- **Exercise objective**
Copy the following lines word for word.

- **Dataset**

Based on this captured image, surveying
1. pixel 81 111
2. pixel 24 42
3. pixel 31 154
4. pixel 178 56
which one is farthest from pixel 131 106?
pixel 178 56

- **Reply to the task**
Based on this captured image, surveying
1. pixel 81 111
2. pixel 24 42
3. pixel 31 154
4. pixel 178 56
which one is farthest from pixel 131 106?
pixel 178 56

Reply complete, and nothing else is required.